The minute report of the Section 341 meeting of creditors conducted by the Debtors’ trustee (the “Trustee”) on August 29, 1997 indicated that there were possible assets in the estate and that he was investigating whether the lien on the Grand Voyager was properly perfected or subject to avoidance. Thereafter, on November 4, 1997, the Court entered an Order approving the employment of an attorney by the Trustee to investigate and pursue any and all appropriate legal action in

Page 2

connection with the lien on the Grand Voyager.

On December 12, 1997, the Trustee filed a motion (the “Turnover Motion”) requesting that the Court enter an order directing the Debtors to turn over the Grand Voyager to him, as Trustee. The Turnover Motion alleged that: (1) Corestates Bank had conceded to the Trustee that its lien on the Grand Voyager was unperfected and that in lieu of the Trustee commencing an adversary proceeding to avoid the lien, the bank had agreed to waive its lien; (2) the Trustee had demanded that the Debtors surrender the Grand Voyager so that it could be auctioned off in the furtherance of the Trustee’s duties pursuant to Section 704(1); (3) the Debtors had refused to surrenderee vehicle to the Trustee, now asserting that its fair market value was only $1,800.00 and that they wished to claim a $2,400.00 exemption in the vehicle pursuant to the New York Debtor Creditor Law now that the Corestates Bank lien had been waived and the van was otherwise free and clear of liens; and (4) it was the Trustee’s position that the Debtors could not claim an exemption in the Grand Voyager because of the pro visions of Section 522(g)[1] , in that: (a) the Trustee’s actions in negotiating a waiver

Page 3

of the Corestates Bank lien was the equivalent of avoiding it in an adversary proceeding pursuant to Sections 544 and 550; (b) the Debtors’ granting of a purchase money security interest and lien to Corestates Bank was a voluntary transfer within the meaning of Section 522(g)(1)(A); and (c) the Debtors could not have avoided the granting of the security interest and lien to Corestates Bank under Section 522(f)(2).

DISCUSSION
This Court has previously held in In re Smith, 105 B.R. 217
(Bankr.

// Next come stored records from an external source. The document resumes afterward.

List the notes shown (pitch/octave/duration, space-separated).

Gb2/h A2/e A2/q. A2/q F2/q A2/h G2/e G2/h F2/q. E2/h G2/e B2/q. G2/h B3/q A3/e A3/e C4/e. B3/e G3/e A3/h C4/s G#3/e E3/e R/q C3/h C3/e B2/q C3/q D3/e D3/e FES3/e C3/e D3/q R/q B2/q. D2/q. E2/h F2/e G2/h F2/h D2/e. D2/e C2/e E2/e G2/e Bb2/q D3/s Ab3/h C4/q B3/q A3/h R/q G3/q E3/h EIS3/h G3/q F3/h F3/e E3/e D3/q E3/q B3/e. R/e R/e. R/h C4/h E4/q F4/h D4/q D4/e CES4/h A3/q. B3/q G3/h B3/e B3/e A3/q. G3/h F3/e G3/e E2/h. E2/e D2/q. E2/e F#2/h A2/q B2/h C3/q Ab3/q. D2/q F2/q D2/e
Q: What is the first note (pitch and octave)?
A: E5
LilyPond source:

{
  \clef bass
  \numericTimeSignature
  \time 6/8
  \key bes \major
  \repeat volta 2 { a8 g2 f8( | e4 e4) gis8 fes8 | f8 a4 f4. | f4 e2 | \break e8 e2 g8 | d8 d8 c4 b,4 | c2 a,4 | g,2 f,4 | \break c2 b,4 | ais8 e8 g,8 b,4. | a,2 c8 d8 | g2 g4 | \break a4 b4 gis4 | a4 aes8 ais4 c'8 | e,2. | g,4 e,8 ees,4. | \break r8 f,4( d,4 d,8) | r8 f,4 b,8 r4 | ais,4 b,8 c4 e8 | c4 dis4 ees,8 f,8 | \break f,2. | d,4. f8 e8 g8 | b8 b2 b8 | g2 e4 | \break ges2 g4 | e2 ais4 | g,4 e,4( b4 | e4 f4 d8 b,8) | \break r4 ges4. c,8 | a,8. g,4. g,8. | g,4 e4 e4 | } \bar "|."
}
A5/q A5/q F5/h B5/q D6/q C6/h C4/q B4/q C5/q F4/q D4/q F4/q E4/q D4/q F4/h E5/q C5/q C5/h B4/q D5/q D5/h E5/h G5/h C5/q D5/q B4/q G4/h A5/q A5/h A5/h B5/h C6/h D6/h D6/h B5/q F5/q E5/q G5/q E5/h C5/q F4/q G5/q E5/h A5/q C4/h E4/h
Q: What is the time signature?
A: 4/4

W.D.N.Y. 1989), (J. Hayes) that: (1) a debtor cannot claim an exemption in an asset or the proceeds of an asset to the extent of the value of any lien on the asset which has been avoided by the trustee; and (2) a debtor cannot avoid a non-purchase money security interest in a motor vehicle pursuant to Section 522(f), since a motor vehicle is not one of the enumerated assets set forth in that subsection.[2]

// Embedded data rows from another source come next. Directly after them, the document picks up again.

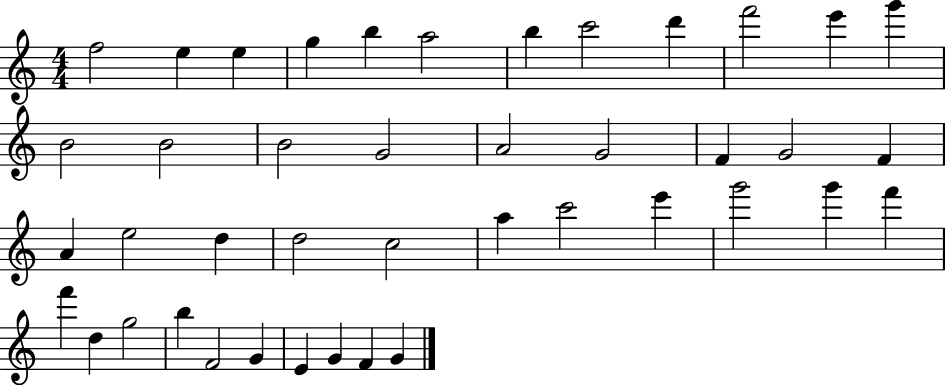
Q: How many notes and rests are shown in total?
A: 42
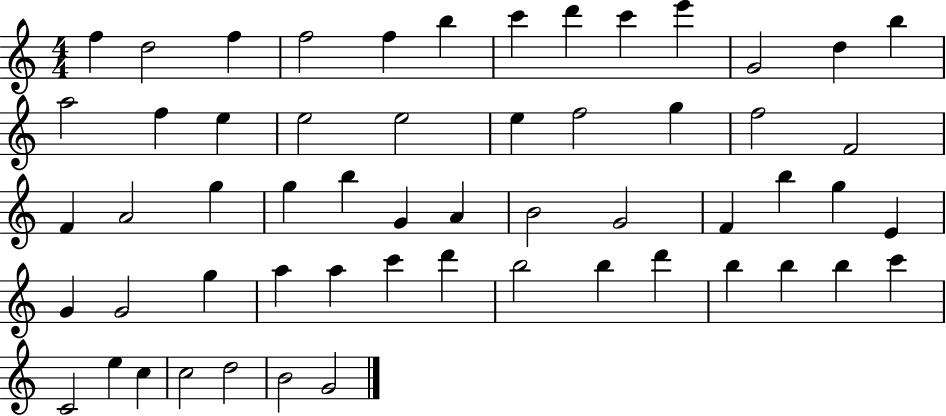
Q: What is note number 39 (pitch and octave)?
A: G5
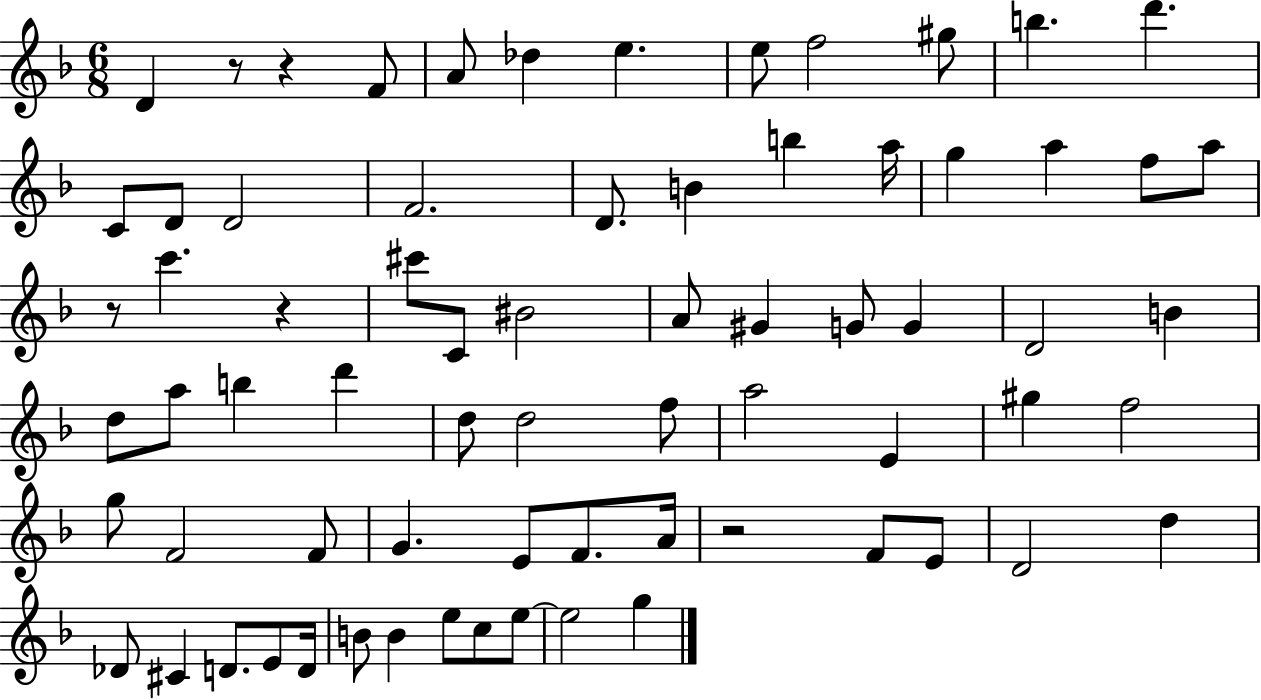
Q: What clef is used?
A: treble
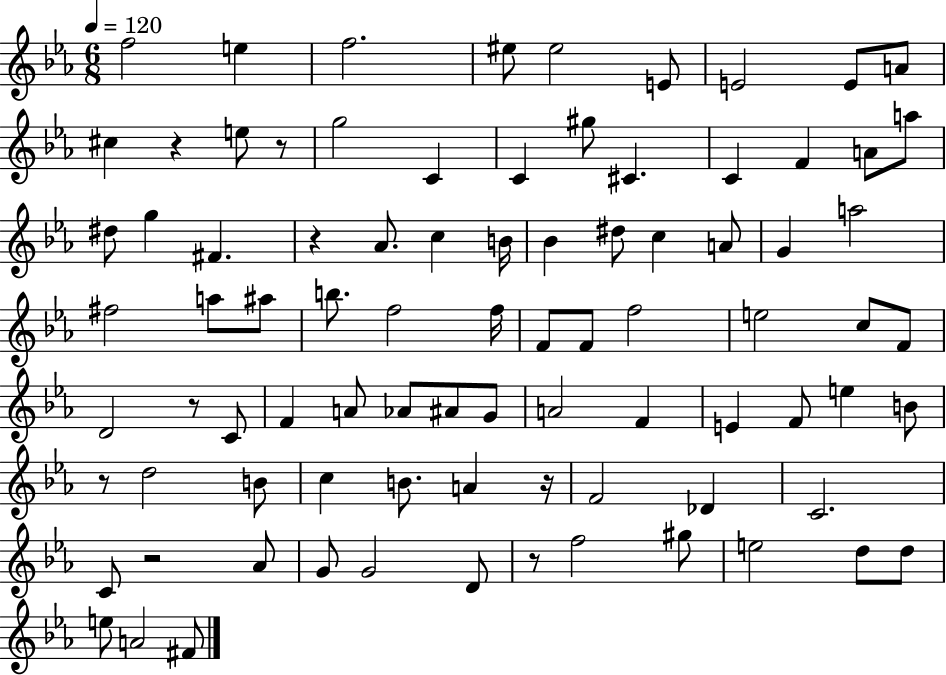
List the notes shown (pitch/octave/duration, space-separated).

F5/h E5/q F5/h. EIS5/e EIS5/h E4/e E4/h E4/e A4/e C#5/q R/q E5/e R/e G5/h C4/q C4/q G#5/e C#4/q. C4/q F4/q A4/e A5/e D#5/e G5/q F#4/q. R/q Ab4/e. C5/q B4/s Bb4/q D#5/e C5/q A4/e G4/q A5/h F#5/h A5/e A#5/e B5/e. F5/h F5/s F4/e F4/e F5/h E5/h C5/e F4/e D4/h R/e C4/e F4/q A4/e Ab4/e A#4/e G4/e A4/h F4/q E4/q F4/e E5/q B4/e R/e D5/h B4/e C5/q B4/e. A4/q R/s F4/h Db4/q C4/h. C4/e R/h Ab4/e G4/e G4/h D4/e R/e F5/h G#5/e E5/h D5/e D5/e E5/e A4/h F#4/e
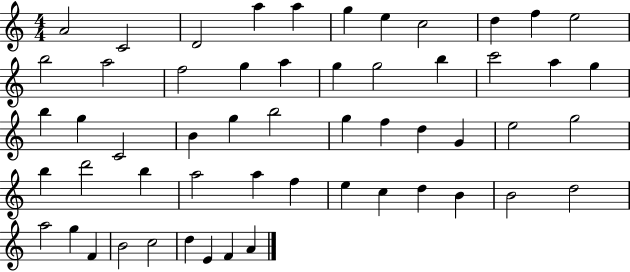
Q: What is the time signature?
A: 4/4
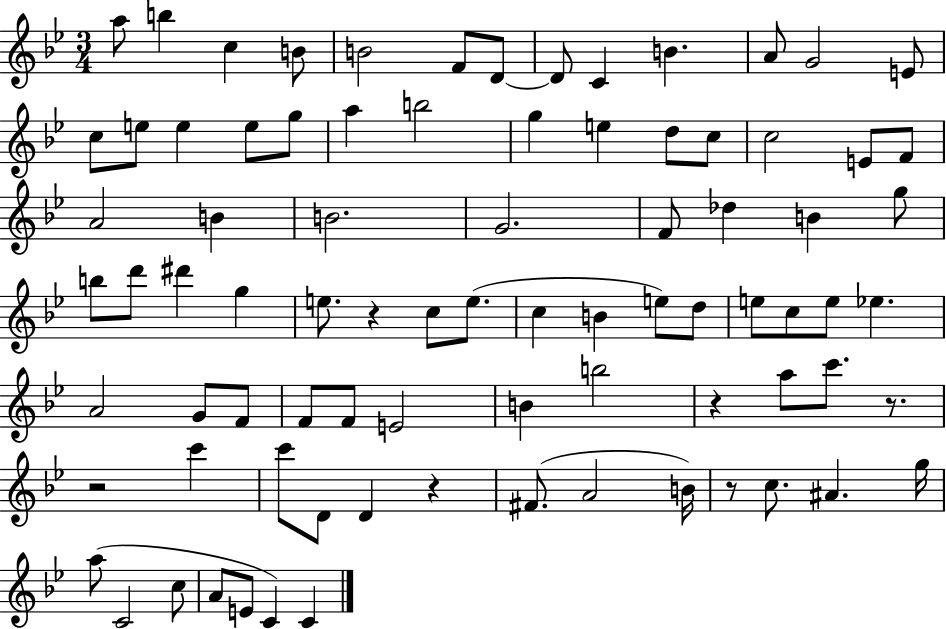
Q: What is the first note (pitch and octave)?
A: A5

In addition, the Court in In re Ulrich, 203 B.R. 691 (Bankr. C.D.Ill. 1997), has, in my view, correctly held that it is not necessary for a Chapter 7 trustee to actually commence a formal adversary proceeding or obtain a final judgment of avoidance in order to prevail on an objection to a debtor’s claim of exemption pursuant to Section 522(g). All that is necessary is that the trustee, as in this

Page 4

case, be instrumental in the recovery of the property free from a lien which could otherwise have been avoided through a formal proceeding.

CONCLUSION
The Trustee’s Turnover Motion is in all respects granted. The 1990 Grand Voyager is to be surrendered by the Debtors to the Trustee or his representative within 24 hours of the Debtors’ receipt of a copy of this Decision Order, or at such later time as the Trustee arranges for a surrender of the vehicle, in his sole discretion. The Debtors’ claim of an exemption in the 1990 Grand Voyager is in all respects denied.

IT IS SO ORDERED.

[1] Section 522(g) provides:

Notwithstanding sections 550 and 551 of this title, the debtor may exempt under subsection (b) of this section property that the trustee recovers under sections 510(c)(2), 542, 543, 550, 551, or 553 of this title, to the extent that the debtor could have exempted such property under subsection (b) of this section if such property had not been transferred, if —
(1)(A) such transfer was not a voluntary transfer of such property by the debtor; and
(B) the debtor did not conceal such property; or
(2) the debtor could have avoided such transfer under subsection (f)(2) of this section.

[2] In this case there was a purchase money security interest granted to Corestates Bank which clearly cannot be avoided pursuant to Section 522(f).